Благодаря анархии отношений я впервые стала заниматься сексом со своей подругой, потому что мы смогли обсудить формат нашего контакта, который бы подошел каждой из нас и поняли, что наша дружба может быть и такой. Для нас остается принципиально важным обозначать нашу связь как дружбу, потому что мы ощущаем это именно так. 

Концепция анархии отношений помогает мне открыто рассказывать о своих взглядах на близость, когда я знакомлюсь с новыми людьми — будь то романтические или дружеские контакты. Обнаружив язык, которым я могу описывать подходящие мне отношения, я почувствовала облегчение. Это настоящее счастье — слушать рассказы женщин, в которых я влюблена, о том, что они классно провели время на свидании или получили нежный подарок от партнерки. Так прекрасно, когда вы можете делиться друг с другом своими радостями от контактов с другими людьми! Для меня важно, чтобы мы могли кайфовать от удовольствий друг друга. Удовольствие и способность его разделить — также одна из моих важных жизненных ценностей.

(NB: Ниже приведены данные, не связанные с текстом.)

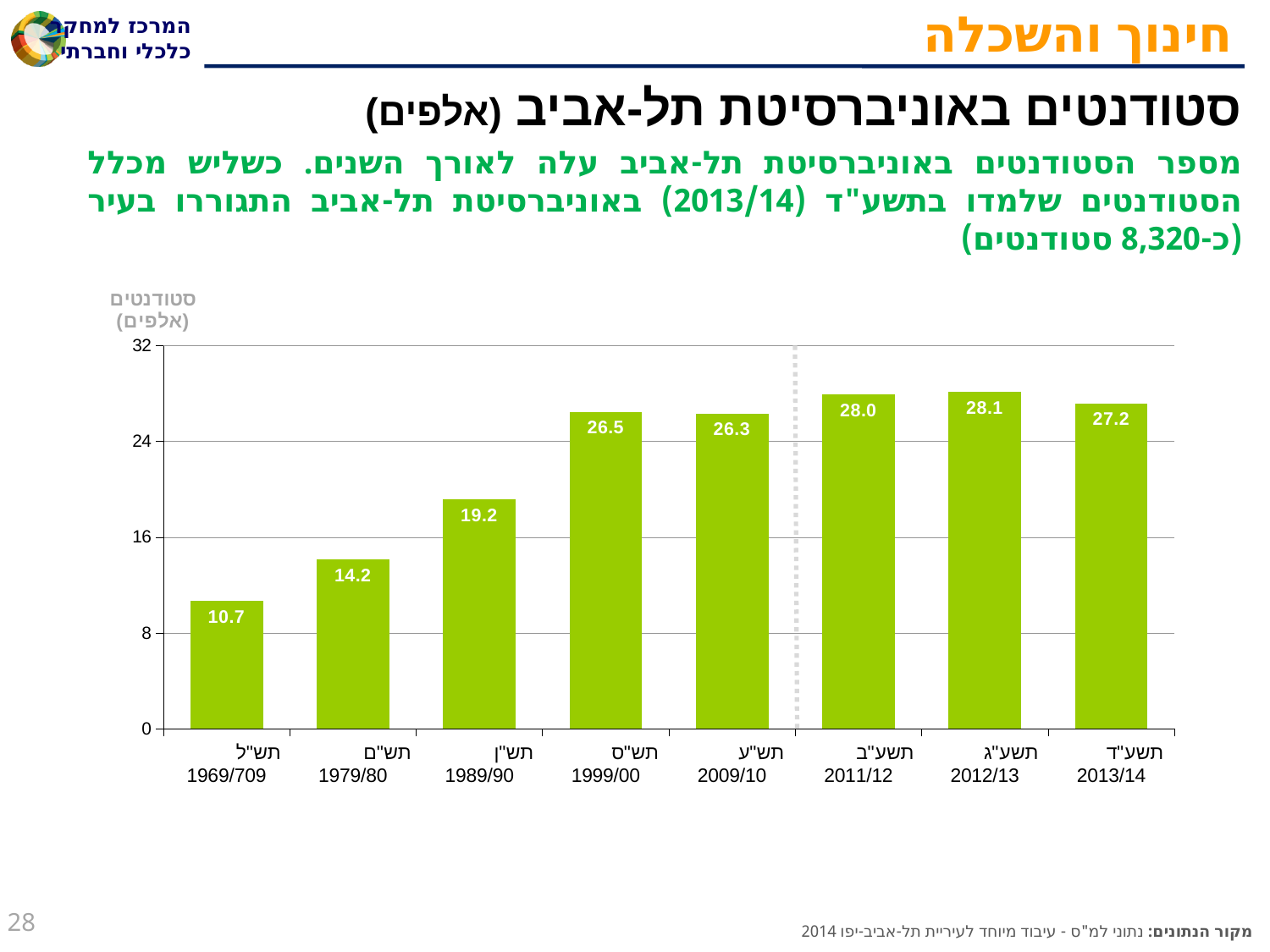
Do the values generally rise or fall from 1969/709 to 1999/00? rise What is the value for the first bar, labelled 1969/709? 10.7 Which year has the lowest value? 1969/709 What is the difference between the values for 1989/90 and 1979/80? 5.0 What is the value for 1999/00? 26.5 Which year has the highest value? 2012/13 Which is larger, the value for 1999/00 or the value for 2009/10? 1999/00 Is the value for 2011/12 greater or less than 24? greater What is the difference between the values for 2012/13 and 2013/14? 0.9 What is the value for 2013/14? 27.2 How many bars are shown in the chart? 8 What kind of chart is shown on the slide? bar chart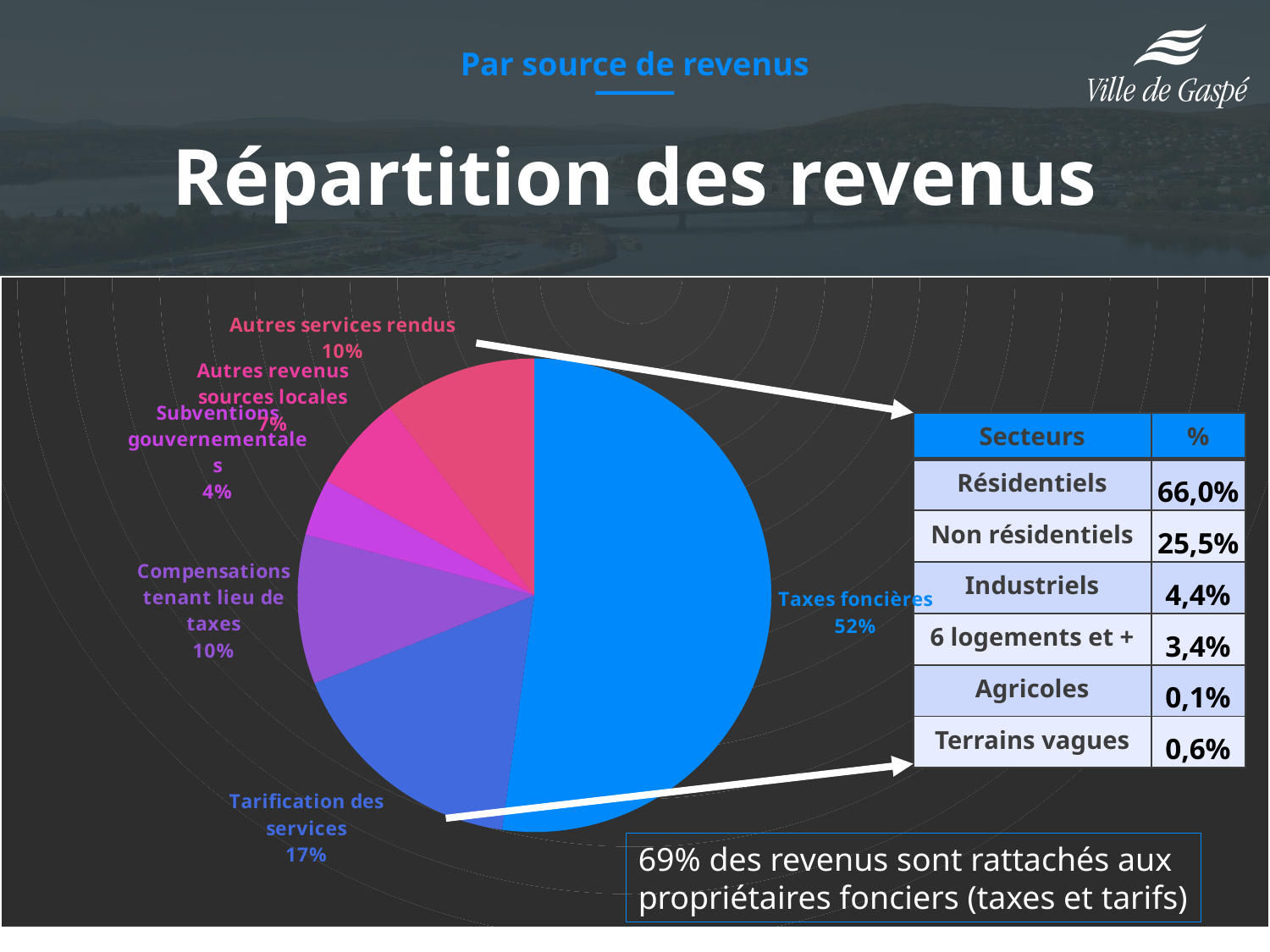
What share of revenues comes from Compensations tenant lieu de taxes? 10% What type of chart is shown on the slide? pie chart What share of revenues comes from Taxes foncières? 52% What share of revenues comes from Autres revenus sources locales? 7% What share of revenues comes from Tarification des services? 17% How many slices does the pie chart have? 6 What is the combined share of Taxes foncières and Tarification des services? 69% What share of revenues comes from Subventions gouvernementales? 4% Which is larger, Autres services rendus or Autres revenus sources locales? Autres services rendus Which revenue source has the largest slice of the pie? Taxes foncières Which revenue source has the smallest slice of the pie? Subventions gouvernementales What is the difference in percentage points between Taxes foncières and Tarification des services? 35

Обычно на этом моменте собеседники спрашивают меня: «Таня, а как же ревность? Неужели ты не чувствуешь ее в такие моменты?». Разумеется, я не всегда была в дзене. Первое время я проживала сильную ревность и задавала себе вопросы: где корень этого чувства? что оно пытается мне сказать? что драгоценное для меня защищает? Чем больше я углублялась в эти размышления, тем лучше понимала, что чувство ревности во мне поднимается из-за доминирующего дискурса о «настоящей любви» — ее культа исключительности, ее идеи видеть партнерку как собственность. Стало ясно, что такой образ мысли мне не подходит. Я продолжила исследовать свои реакции, честно признавалась себе в том, что ощущаю, давала себе пространство на проживание этих чувств и задавала себе вопрос: «Неужели это жизнь, которую ты предпочитаешь?». Постепенно эмоциональные бури сошли на нет, и я действительно начала от души радоваться за партнерок, которые рассказывают о своих романтических приключениях. Ведь идея сравнивать себя с кем-то или уж тем более соревноваться кажется мне до ужаса капиталистической и патриархальной. Затем в манифесте анархии отношений я прочитала, что на самом деле не я одна прошла такой путь: «fake it till you make it» написано в манифесте, ведь доминирующие нормы ломать очень нелегко, важно дать себе время, если хочется построить другие представления о близости.   

В заключение мне важно отметить, что я уважаю выбор каждого человека — не имеет значения, подходит ли вам моногамия или альтернативные формы близости. Я за то, чтобы наши выборы были информированными, ведь только в таком случае нам действительно будет из чего выбирать. Из первой части моего текста можно сделать вывод, что чудесной универсальной таблетки, которая работала бы на благо для всех не существует. Поэтому пусть ваши отношения будут именно такими, какими вы хотите их видеть.